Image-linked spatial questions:
* Start *
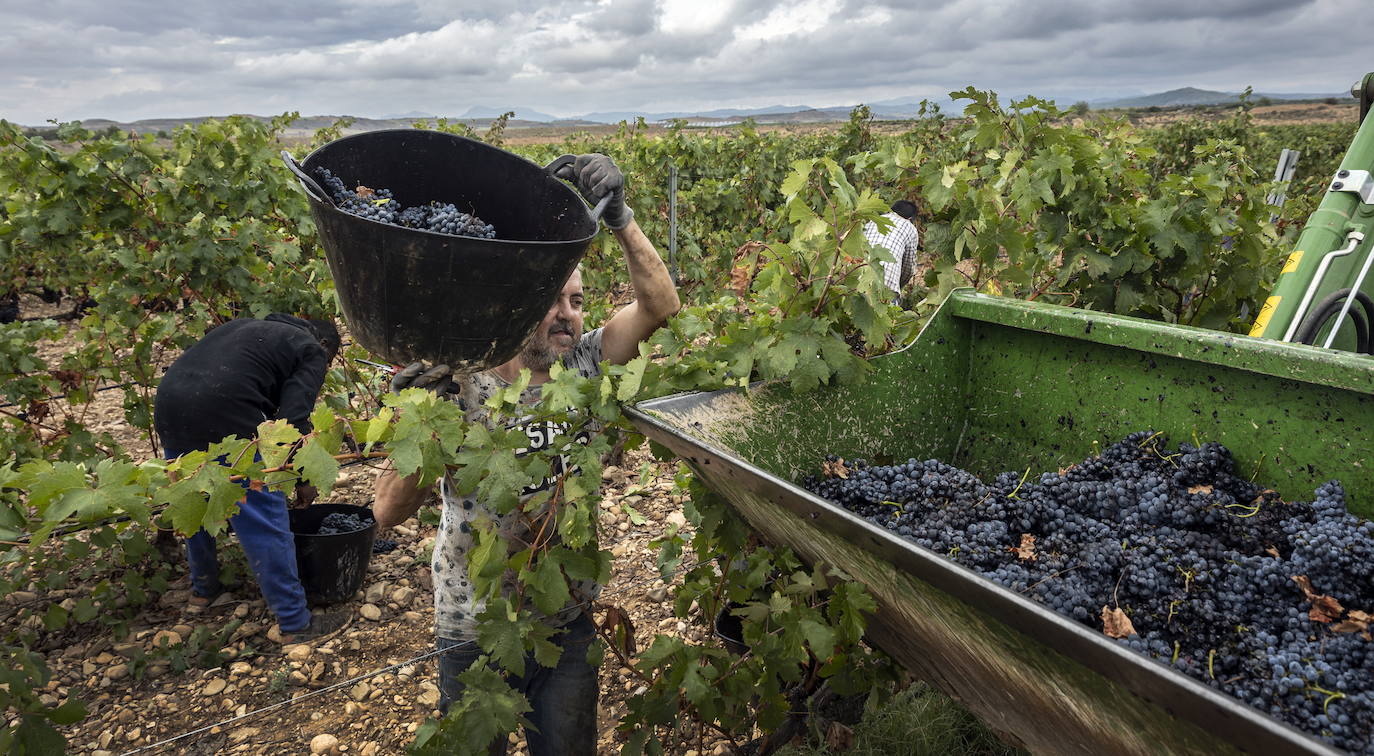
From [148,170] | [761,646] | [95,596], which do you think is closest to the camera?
[761,646]

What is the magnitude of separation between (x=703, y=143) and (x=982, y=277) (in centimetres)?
659

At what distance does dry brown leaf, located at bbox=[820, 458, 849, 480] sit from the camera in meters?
1.81

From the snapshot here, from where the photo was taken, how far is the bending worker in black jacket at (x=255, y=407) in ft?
11.2

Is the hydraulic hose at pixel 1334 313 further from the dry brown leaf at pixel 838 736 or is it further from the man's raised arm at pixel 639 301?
the man's raised arm at pixel 639 301

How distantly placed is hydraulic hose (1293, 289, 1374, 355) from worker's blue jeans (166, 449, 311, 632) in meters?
3.74

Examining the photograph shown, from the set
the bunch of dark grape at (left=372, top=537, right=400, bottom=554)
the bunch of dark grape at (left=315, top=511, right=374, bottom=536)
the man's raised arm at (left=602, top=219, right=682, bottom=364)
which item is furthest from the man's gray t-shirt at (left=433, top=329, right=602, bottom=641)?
the bunch of dark grape at (left=372, top=537, right=400, bottom=554)

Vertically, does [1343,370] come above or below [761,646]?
above

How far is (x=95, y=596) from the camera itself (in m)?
3.51

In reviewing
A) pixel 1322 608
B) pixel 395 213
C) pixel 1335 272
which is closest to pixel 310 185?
pixel 395 213

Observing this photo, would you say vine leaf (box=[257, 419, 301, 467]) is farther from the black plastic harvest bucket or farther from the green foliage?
the green foliage

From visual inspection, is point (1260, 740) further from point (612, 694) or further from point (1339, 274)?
point (612, 694)

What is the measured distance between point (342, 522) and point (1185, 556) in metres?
3.71

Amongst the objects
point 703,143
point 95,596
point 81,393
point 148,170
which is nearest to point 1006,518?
point 95,596

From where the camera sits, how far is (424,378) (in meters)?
1.52
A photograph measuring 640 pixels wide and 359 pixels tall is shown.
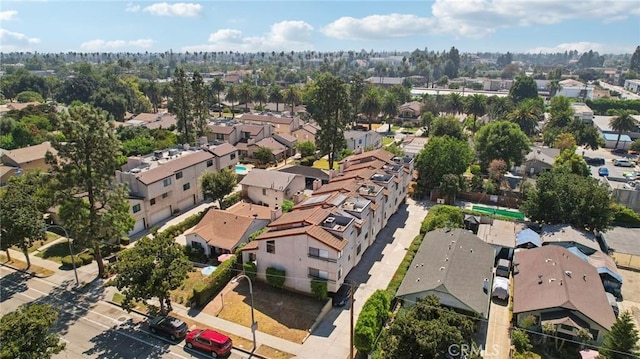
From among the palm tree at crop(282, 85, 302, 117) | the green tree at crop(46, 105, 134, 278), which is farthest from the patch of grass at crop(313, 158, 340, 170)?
the palm tree at crop(282, 85, 302, 117)

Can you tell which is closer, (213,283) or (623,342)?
(623,342)

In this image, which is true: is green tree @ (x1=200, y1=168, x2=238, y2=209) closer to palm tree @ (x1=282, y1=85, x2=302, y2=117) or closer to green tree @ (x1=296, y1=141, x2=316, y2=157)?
green tree @ (x1=296, y1=141, x2=316, y2=157)

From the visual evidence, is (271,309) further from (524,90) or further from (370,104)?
(524,90)

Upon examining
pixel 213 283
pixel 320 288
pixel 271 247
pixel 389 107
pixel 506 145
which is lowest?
pixel 213 283

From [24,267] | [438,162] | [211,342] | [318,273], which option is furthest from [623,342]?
[24,267]

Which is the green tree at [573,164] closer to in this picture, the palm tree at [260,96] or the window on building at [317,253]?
the window on building at [317,253]

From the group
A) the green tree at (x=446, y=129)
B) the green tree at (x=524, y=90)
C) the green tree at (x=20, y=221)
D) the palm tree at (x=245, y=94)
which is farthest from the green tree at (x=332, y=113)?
the green tree at (x=524, y=90)

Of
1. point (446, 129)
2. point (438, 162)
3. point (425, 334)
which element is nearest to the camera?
point (425, 334)
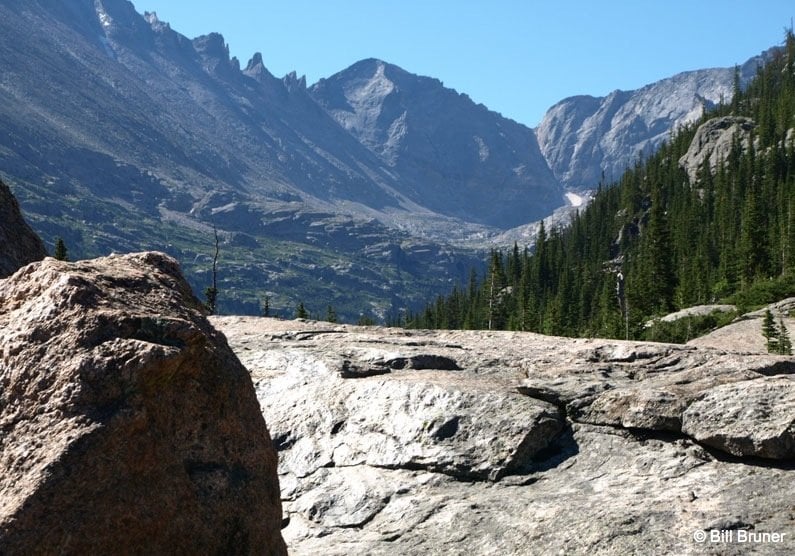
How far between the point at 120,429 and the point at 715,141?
648 ft

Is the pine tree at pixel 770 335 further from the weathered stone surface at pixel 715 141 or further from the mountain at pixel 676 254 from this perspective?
the weathered stone surface at pixel 715 141

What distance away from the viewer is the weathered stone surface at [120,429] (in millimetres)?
7816

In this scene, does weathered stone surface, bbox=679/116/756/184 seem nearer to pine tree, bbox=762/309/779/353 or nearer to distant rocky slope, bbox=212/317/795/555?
pine tree, bbox=762/309/779/353

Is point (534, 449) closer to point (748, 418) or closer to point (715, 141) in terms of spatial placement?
point (748, 418)

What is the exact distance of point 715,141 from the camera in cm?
18725

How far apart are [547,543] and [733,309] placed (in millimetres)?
66711

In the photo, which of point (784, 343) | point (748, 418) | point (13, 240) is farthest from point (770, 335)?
point (13, 240)

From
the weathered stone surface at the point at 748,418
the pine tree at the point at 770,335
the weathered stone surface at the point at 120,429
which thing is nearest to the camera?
the weathered stone surface at the point at 120,429

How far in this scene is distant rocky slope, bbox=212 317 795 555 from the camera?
425 inches

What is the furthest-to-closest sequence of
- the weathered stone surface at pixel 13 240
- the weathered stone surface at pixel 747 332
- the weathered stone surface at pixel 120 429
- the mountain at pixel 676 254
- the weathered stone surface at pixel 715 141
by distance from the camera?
the weathered stone surface at pixel 715 141 → the mountain at pixel 676 254 → the weathered stone surface at pixel 747 332 → the weathered stone surface at pixel 13 240 → the weathered stone surface at pixel 120 429

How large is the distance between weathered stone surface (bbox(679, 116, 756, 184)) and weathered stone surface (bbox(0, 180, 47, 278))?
178390 millimetres

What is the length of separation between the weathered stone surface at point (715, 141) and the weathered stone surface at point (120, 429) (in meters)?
182

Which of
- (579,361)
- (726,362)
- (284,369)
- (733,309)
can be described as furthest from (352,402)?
(733,309)

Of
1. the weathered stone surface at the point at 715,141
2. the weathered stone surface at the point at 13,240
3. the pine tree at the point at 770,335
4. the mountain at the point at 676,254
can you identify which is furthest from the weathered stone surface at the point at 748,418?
the weathered stone surface at the point at 715,141
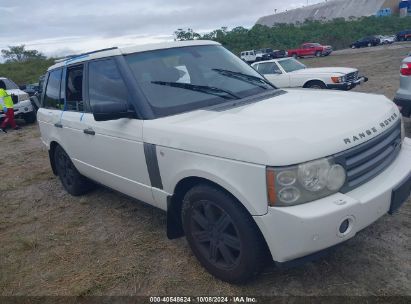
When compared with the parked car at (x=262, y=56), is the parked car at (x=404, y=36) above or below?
below

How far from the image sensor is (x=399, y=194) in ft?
8.89

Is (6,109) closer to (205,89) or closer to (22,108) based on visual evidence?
(22,108)

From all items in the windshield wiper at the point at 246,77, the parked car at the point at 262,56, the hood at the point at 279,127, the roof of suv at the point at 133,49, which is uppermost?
the roof of suv at the point at 133,49

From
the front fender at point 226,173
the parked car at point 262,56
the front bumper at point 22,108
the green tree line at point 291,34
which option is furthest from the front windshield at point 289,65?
the green tree line at point 291,34

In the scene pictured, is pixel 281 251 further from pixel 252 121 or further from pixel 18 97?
pixel 18 97

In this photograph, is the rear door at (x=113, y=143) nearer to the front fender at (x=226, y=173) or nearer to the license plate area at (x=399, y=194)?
the front fender at (x=226, y=173)

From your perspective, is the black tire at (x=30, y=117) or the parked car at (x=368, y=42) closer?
the black tire at (x=30, y=117)

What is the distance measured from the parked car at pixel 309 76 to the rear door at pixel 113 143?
8058 mm

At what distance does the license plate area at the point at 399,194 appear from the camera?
265 cm

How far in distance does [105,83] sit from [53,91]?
168 cm

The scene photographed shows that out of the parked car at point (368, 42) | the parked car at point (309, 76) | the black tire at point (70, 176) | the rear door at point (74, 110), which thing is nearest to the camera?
the rear door at point (74, 110)

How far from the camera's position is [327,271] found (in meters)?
2.96

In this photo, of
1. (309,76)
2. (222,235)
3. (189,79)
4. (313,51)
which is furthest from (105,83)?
(313,51)

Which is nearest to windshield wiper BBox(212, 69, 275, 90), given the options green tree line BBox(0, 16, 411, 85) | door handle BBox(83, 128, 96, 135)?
door handle BBox(83, 128, 96, 135)
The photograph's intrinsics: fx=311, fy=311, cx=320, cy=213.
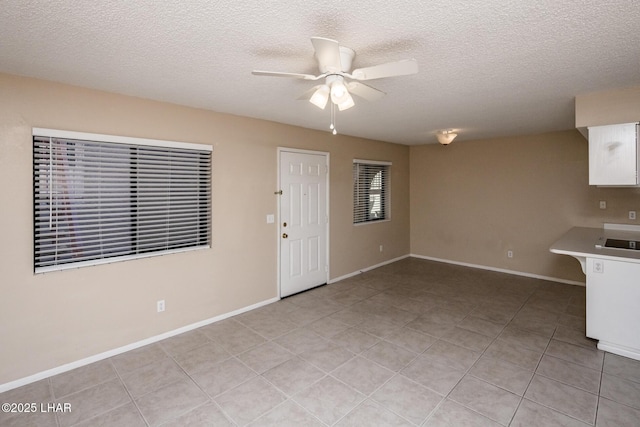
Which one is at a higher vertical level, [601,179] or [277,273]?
[601,179]

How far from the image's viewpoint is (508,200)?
5535 millimetres

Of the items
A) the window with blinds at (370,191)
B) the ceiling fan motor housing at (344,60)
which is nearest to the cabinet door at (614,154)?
the ceiling fan motor housing at (344,60)

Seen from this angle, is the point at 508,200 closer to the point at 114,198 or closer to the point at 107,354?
the point at 114,198

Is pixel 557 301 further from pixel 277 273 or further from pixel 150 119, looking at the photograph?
pixel 150 119

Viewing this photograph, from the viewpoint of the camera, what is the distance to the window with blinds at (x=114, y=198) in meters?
2.58

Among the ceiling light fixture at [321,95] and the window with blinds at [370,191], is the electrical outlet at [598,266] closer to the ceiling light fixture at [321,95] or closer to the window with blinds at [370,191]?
the ceiling light fixture at [321,95]

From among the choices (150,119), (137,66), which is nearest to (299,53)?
(137,66)

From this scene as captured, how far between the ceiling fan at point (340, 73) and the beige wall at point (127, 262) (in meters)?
1.79

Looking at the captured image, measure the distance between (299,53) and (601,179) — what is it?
3.20 metres

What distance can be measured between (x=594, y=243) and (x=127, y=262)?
4993mm

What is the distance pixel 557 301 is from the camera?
13.8 ft

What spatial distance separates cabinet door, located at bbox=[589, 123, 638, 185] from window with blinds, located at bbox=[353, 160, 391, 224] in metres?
3.20

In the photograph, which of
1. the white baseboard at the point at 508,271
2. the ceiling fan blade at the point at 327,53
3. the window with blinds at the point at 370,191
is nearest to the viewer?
the ceiling fan blade at the point at 327,53

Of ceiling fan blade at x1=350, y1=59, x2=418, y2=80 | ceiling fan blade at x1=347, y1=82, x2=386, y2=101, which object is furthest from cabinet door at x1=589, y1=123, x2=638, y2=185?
ceiling fan blade at x1=350, y1=59, x2=418, y2=80
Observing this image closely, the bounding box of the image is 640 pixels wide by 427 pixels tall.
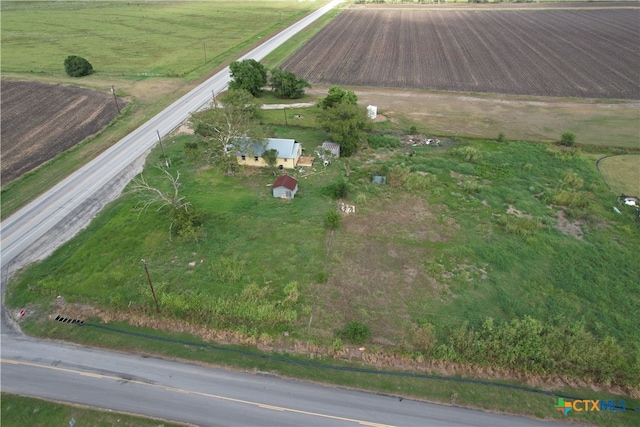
* End *
→ Given request: Put the rows above, from the line containing "What distance can" through the end of the rows, into a numbered list, skipping blank lines. Leave the pictures out of the answer.

→ Exercise response:
1. What distance can be measured between (x=594, y=243) and (x=127, y=262)?
2. 4993mm
3. What is the distance pixel 557 301 is from the camera?
4. 13.8 ft
5. What spatial distance separates cabinet door, located at bbox=[589, 123, 638, 185] from window with blinds, located at bbox=[353, 160, 391, 224] in metres?
6. 3.20
7. In the photograph, which of
8. 1. the white baseboard at the point at 508,271
9. 2. the ceiling fan blade at the point at 327,53
10. 3. the window with blinds at the point at 370,191
11. is nearest to the viewer?
12. the ceiling fan blade at the point at 327,53
13. Of ceiling fan blade at x1=350, y1=59, x2=418, y2=80 | ceiling fan blade at x1=347, y1=82, x2=386, y2=101, which object is furthest from cabinet door at x1=589, y1=123, x2=638, y2=185?
14. ceiling fan blade at x1=350, y1=59, x2=418, y2=80
15. Observing this image closely, the bounding box of the image is 640 pixels wide by 427 pixels tall.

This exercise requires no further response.